The evening’s fourth recognized socent, Appetite for Change, built on Emily’s notes citing food as a tool for health, wealth and social change. Michelle Horovitz and Darryl Lindsey shared stats of impact including 600 people a year served through their community cooking workshops. Darryl discussed the work training they do with youth in the Broadway area, making lowest possible barriers to entry for jobs, instilling dreams for young people where none existed. Michelle ended with an invitation to reach out to legislators regarding food and access related bills; and attend the West Broadway Farmer’s Market Fridays June – October.
Then it was time to recognize the final SEA Twin Cities Ambassador of the evening, Element Gym, for-profit, specific benefit corporation. A video featuring owner Dalton Outlaw was shared and in it he says that social business is the future of our economy. He believes it’s possible to operate this way – putting people first – and he believes it holds businesses accountable. There’s also this lesson about putting forth effort and the rewards of that as a powerful driver for change.

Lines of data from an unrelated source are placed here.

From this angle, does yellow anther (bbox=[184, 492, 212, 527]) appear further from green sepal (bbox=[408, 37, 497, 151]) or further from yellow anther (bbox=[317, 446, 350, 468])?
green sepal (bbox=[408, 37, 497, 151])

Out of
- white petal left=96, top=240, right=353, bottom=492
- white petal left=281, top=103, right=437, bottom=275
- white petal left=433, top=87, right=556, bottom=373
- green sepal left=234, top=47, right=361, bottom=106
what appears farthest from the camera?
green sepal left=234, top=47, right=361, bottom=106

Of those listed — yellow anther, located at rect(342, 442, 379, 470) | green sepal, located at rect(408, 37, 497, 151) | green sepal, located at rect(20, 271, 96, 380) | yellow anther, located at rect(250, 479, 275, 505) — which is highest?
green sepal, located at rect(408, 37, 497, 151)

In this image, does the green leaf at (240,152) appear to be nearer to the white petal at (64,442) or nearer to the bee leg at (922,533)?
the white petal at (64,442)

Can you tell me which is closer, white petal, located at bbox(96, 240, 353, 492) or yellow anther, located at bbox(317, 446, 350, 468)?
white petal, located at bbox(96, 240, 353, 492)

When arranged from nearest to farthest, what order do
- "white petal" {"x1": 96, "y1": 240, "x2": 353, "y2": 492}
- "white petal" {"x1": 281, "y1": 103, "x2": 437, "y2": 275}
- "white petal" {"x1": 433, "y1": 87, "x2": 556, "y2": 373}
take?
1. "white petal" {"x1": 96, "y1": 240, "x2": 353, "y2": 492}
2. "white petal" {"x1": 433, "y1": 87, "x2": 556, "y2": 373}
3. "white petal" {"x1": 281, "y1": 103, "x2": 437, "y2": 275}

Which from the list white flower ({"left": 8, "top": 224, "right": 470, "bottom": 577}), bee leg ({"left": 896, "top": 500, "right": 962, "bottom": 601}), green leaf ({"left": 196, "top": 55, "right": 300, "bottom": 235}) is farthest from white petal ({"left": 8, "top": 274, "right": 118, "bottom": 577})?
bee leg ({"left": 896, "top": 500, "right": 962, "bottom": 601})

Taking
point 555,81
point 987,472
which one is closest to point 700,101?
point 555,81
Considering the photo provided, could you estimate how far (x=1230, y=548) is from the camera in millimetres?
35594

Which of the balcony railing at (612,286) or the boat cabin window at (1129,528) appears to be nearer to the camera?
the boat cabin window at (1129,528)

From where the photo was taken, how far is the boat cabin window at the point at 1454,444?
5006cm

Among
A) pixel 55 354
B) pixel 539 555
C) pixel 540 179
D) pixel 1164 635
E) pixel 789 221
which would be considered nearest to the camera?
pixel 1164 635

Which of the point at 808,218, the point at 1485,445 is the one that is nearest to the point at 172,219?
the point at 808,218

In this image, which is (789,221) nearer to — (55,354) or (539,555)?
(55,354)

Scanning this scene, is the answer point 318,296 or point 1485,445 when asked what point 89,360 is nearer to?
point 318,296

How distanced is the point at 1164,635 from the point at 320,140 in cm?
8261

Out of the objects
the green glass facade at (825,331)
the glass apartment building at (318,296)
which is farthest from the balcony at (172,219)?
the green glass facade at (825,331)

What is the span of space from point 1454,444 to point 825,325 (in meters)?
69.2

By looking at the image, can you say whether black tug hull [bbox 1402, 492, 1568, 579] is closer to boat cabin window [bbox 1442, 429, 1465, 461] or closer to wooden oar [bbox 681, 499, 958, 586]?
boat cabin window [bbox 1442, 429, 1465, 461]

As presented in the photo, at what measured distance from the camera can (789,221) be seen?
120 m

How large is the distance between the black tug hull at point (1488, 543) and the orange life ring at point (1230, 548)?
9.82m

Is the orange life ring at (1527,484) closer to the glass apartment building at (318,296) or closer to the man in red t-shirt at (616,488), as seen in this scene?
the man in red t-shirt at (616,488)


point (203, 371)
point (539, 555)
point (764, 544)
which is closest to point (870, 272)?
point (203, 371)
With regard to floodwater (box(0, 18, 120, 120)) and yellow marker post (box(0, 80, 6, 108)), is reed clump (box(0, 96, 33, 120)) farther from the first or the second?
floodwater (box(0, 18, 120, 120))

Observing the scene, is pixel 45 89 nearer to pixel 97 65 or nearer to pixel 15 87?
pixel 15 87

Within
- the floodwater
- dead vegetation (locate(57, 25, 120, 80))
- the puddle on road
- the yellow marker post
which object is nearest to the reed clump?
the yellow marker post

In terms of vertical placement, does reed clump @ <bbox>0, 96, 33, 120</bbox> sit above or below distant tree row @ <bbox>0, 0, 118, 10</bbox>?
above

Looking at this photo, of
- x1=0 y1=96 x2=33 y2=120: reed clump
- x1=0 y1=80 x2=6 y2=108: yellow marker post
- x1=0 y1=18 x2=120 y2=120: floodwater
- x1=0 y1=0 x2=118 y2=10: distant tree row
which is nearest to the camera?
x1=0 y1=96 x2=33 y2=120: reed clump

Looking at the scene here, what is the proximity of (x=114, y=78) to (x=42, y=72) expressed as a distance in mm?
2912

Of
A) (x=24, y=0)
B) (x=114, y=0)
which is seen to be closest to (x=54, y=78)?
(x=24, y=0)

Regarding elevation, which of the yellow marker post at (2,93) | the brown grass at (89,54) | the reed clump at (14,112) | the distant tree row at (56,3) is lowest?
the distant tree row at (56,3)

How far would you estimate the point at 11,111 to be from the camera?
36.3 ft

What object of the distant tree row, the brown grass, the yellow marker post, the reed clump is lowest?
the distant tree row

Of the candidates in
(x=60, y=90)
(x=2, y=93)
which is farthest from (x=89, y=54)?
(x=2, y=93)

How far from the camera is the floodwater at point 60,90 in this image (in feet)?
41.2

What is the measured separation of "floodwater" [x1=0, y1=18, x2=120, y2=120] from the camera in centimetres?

Emcee Tawanna Black then wrapped up the eve, noting the 80+ nominations that were received, the six ambassadors, the four socents recognized, and the Ones to Watch. Scott Cole then returned to the stage to close out the evening with another round of thanks, encouragement to network and a reminder to become a builder in one or more of three ways:
1. Identify as a social enterprise
2. Collaborate with a social enterprise
3. Support and buy from social enterprises.
With that in mind, attendees stayed to connect over dessert and filled out cards that captured what attendees were working on in the social good space and their answers to: what does the purpose-driven economy need to thrive? I can’t wait to see the responses!
Congrats to SEA Twin Cities for hosting a great event and thank you to all of the social enterprise businesses in Minnesota who are doing the work of this movement to place people and the planet over profits.
—- This event recap is one attendee’s view and intended to capture some of the energy, themes and key messages of the evening. Let’s all continue to share, connect and invite others into the social good movement!